O feito de 100% de vacinação em Alcântara foi comemorado pelo governador Flávio Dino (PSB) na última quarta-feira (16), com uma foto que compõe agora sua foto de perfil nas redes sociais, sob a frase: “Esperança vencendo as trevas e a tristeza”.

A Secretária de Saúde de Alcântara, Sormanne Branco, reforça a parceria do município com os órgãos estaduais e a importância das Estratégias de Saúde da Família (ESF), que compõem o Sistema Único de Saúde (SUS) e têm como eixos principais a universalização, descentralização, integralidade e participação da comunidade no acesso à saúde.

“O município é predominante quilombola, com vasta área de zona rural, fomos de povoado em povoado, ilhas, áreas remotas, a fim de garantir o acesso da comunidade à vacina.
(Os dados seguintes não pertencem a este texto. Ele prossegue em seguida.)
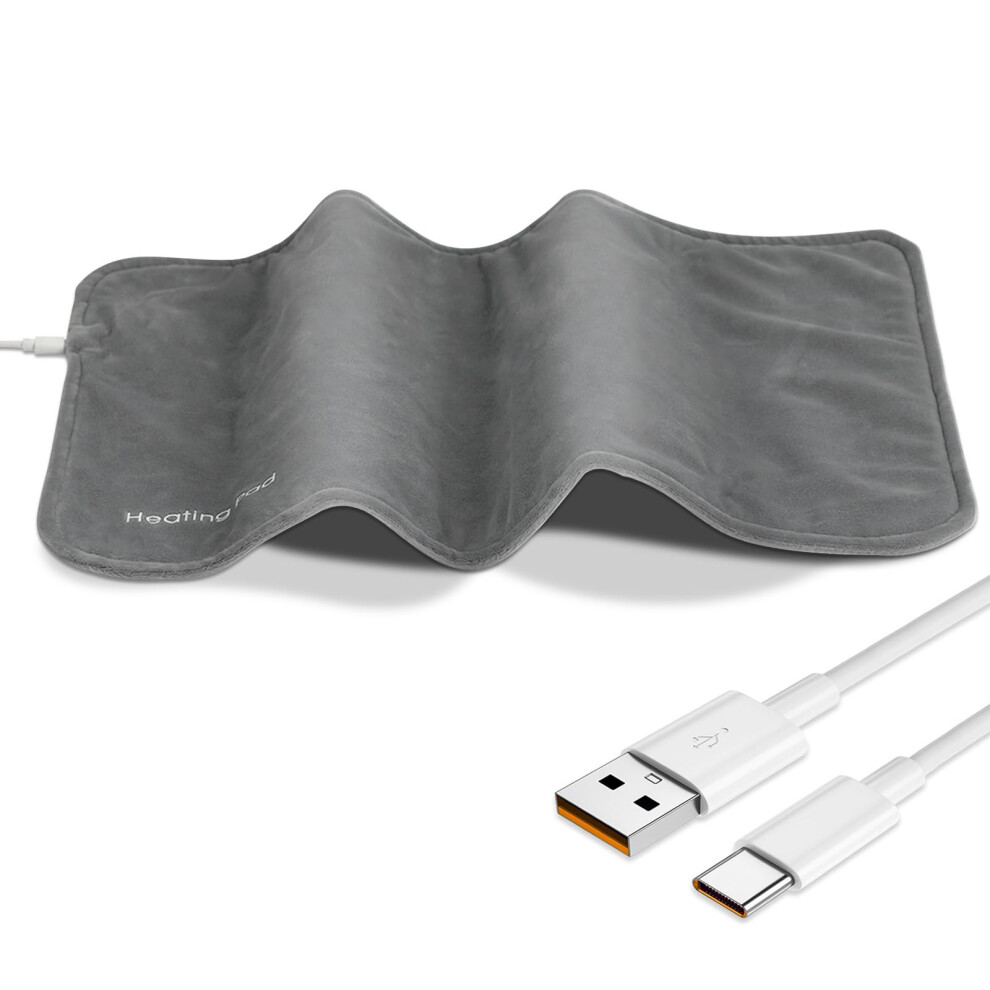 Heating Pad 12x24 Inches For Back Shoulders Neck Knees Legs Pain Arthritis Type-C Constant Temp Far-Infrared Therapy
Destaco aqui a importância das estratégias de saúde da família nesse processo e agradeço a cada um pelo empenho e doação”, conclui.

As equipes de saúde de Alcântara já trabalham na aplicação da segunda dose de vacinas nas comunidades, com a expectativa de ser o primeiro município brasileiro a garantir a imunização no país.